* **作業指示**: 徐晞に関する文章のうち、「まずはwikipediaの「胥吏」に項をご覧ください。」から「たため兵部尚書となりました。」までを両端も含めて一字一句変えずに抜き出してください。

* **抜粋本文**:
+ + + +
ナントカ堂 2014/02/27 01:34

兵部尚書・徐晞

日本で一口に「官吏」と言われるものが、中国で「官人」と「胥吏」で分けて考えられていました。
まずはwikipediaの「胥吏」に項をご覧ください。
「官」と「胥」には大きな差があり、特に明清では科挙に受かった人でなければ高級官僚にはなれませんでした。
ただ、人間の社会である以上は例外があるわけで、胥吏から兵部尚書となった徐晞もその例外の一人です。

徐晞は『明史』に列伝が立てられていませんが、『国朝献徴録』巻三十八に簡単な伝が記されています。
それによればもともとは江陰県の役人で、永楽の初めに北京で宮殿を建設するために呼ばれ、見事工事を完成させて工部営繕主事(正六品)となりました。
その後も順調に職務に務めて昇進して行き、麓川に遠征するときに兵糧補給を任されて、敵の妨害を撥ね退けて滞りなく輸送を行ったため兵部尚書となりました。
明は兵部尚書を含む九卿が皇帝の命により政治を行い、これ以上の官職は名誉的なものなので、徐晞は小役人から文官のトップにまで上り詰めたものといえます。
この異例の出世は人々の興味を引いたようで明代の筆記史料に徐晞のエピソードが散見されます。
この他に『皇明異典述』に明代で胥吏出身者として高官になった人物が以下の如く挙げられています。
+ + + +
* **輪郭の記録**:
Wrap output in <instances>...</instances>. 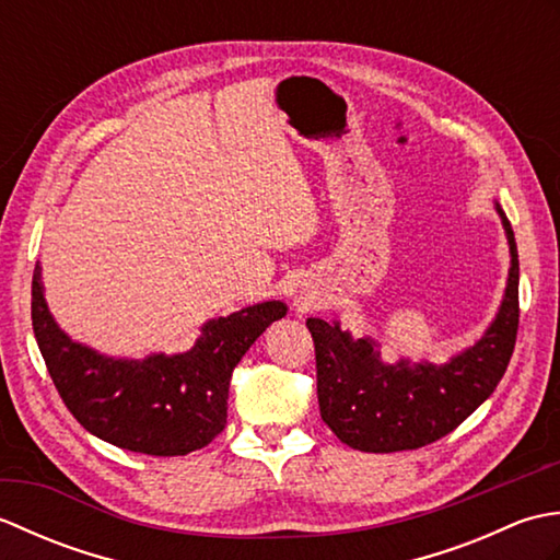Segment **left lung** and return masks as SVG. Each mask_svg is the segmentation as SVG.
<instances>
[{
    "mask_svg": "<svg viewBox=\"0 0 560 560\" xmlns=\"http://www.w3.org/2000/svg\"><path fill=\"white\" fill-rule=\"evenodd\" d=\"M510 249L503 301L489 327L445 363L383 361L375 337L355 339L339 319L307 317L317 359V399L323 421L341 443L361 452L416 450L477 411L501 383L517 337L520 261L515 233L493 199Z\"/></svg>",
    "mask_w": 560,
    "mask_h": 560,
    "instance_id": "left-lung-1",
    "label": "left lung"
}]
</instances>
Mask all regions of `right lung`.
<instances>
[{
  "instance_id": "add662e5",
  "label": "right lung",
  "mask_w": 560,
  "mask_h": 560,
  "mask_svg": "<svg viewBox=\"0 0 560 560\" xmlns=\"http://www.w3.org/2000/svg\"><path fill=\"white\" fill-rule=\"evenodd\" d=\"M287 313L261 301L207 319L192 349L127 359L71 339L47 307L40 261L33 271L35 341L67 409L105 443L153 457L187 455L223 431L233 368Z\"/></svg>"
}]
</instances>
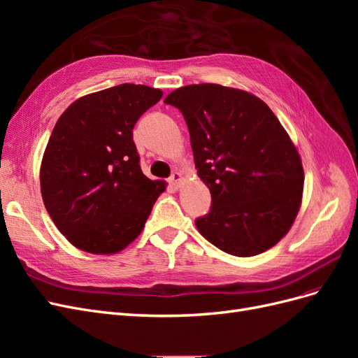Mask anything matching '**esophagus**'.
Listing matches in <instances>:
<instances>
[{
	"mask_svg": "<svg viewBox=\"0 0 358 358\" xmlns=\"http://www.w3.org/2000/svg\"><path fill=\"white\" fill-rule=\"evenodd\" d=\"M180 182H182V175L179 171H173L171 176L169 179V183L173 188H179L180 187Z\"/></svg>",
	"mask_w": 358,
	"mask_h": 358,
	"instance_id": "obj_1",
	"label": "esophagus"
}]
</instances>
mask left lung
I'll return each mask as SVG.
<instances>
[{"label": "left lung", "mask_w": 358, "mask_h": 358, "mask_svg": "<svg viewBox=\"0 0 358 358\" xmlns=\"http://www.w3.org/2000/svg\"><path fill=\"white\" fill-rule=\"evenodd\" d=\"M164 103L178 107L189 129L199 178L212 196L196 220L200 234L221 251L252 257L291 229L303 194L301 159L270 107L222 85H188Z\"/></svg>", "instance_id": "obj_1"}]
</instances>
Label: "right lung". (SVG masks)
I'll list each match as a JSON object with an SVG mask.
<instances>
[{
  "instance_id": "add662e5",
  "label": "right lung",
  "mask_w": 358,
  "mask_h": 358,
  "mask_svg": "<svg viewBox=\"0 0 358 358\" xmlns=\"http://www.w3.org/2000/svg\"><path fill=\"white\" fill-rule=\"evenodd\" d=\"M162 91L122 83L69 106L50 134L40 167L43 203L76 248L116 254L142 233L164 180L140 169L133 128Z\"/></svg>"
}]
</instances>
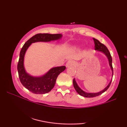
+ + + +
* **回答**:
まずはwikipediaの「胥吏」に項をご覧ください。
「官」と「胥」には大きな差があり、特に明清では科挙に受かった人でなければ高級官僚にはなれませんでした。
ただ、人間の社会である以上は例外があるわけで、胥吏から兵部尚書となった徐晞もその例外の一人です。

徐晞は『明史』に列伝が立てられていませんが、『国朝献徴録』巻三十八に簡単な伝が記されています。
それによればもともとは江陰県の役人で、永楽の初めに北京で宮殿を建設するために呼ばれ、見事工事を完成させて工部営繕主事(正六品)となりました。
その後も順調に職務に務めて昇進して行き、麓川に遠征するときに兵糧補給を任されて、敵の妨害を撥ね退けて滞りなく輸送を行ったため兵部尚書となりました。